The only people whom it is hard to imagine as fans are India's ultra-rich and Western businessmen. “A Mukesh Ambani [India's richest man] cannot make a country great,” Baba Ramdev says. “Rich businessmen snatch the wealth of the poor.” Later, he accuses Western companies of “looting” India. The thing is, Baba Ramdev's pronouncements often diverge only a shade from those made by seemingly more sober commentators. When he adds that India could succumb to a civil war triggered by growing inequality, the prediction may sound outlandishly apocalyptic but the Bombay head of equities trading for a leading Western bank shared the same thought with The Times a few days later.
This year Baba Ramdev is on course to turn over about £20 million, funds that will be ploughed into his Divya Mandir Yog Trust, a charity that offers subsidised medical services and carries out scientific research on the benefits of yoga. “I own not an inch of land, nor do I own a single rupee,” he says.
One of the trust's projects involves a tie-up with the Indian Army, which wants to know whether practising yoga at boot camp makes for better soldiers. The findings should be heeded by those whom Baba Ramdev sets his sights against and anybody who thinks that yoga is for peaceniks, particularly if he is right about that civil war.

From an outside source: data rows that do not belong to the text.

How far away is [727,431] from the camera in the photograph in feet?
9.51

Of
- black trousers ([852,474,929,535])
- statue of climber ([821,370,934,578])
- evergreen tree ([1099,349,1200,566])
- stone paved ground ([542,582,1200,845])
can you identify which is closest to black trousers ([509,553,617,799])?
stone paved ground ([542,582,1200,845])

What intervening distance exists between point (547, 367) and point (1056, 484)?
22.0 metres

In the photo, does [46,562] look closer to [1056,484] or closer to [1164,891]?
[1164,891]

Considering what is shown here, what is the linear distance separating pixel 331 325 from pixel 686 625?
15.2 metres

The early indications are that new recruits who do more yoga than regular military-style exercise have stronger grips and steadier hands: all the better to shoot their enemies.
An alternative view of the world
Mata Amritanandamayi known as Amma, or “the Hugging Saint”, Mata Amritanandamayi (mother of immortal bliss) is said to have hugged more than 26 million people around the world - an act that is claimed to heal minds. She has said a hug symbolises giving - her charity donated more than $25 million when the Asian tsunami of 2004 hit and $1 million to the victims of hurricane Katrina. It claims to have built more than 36,000 homes.
Sri Sri Ravi Shankar spiritual leader and the founder of the Art of Living Foundation, a non-profit social business that operates in 140 countries and is one of the largest non-governmental organisations recognised by the United Nations. This week the guru was called on to mediate in a conflict between the Indian Government and the Gujjar community that has threatened to cripple commerce in parts of the northern Indian region. In the wake of the 9/11 attacks he offered free courses in stress reduction to New Yorkers. A piece of shared wisdom: “Truth is spherical rather than linear; so it has to be contradictory.”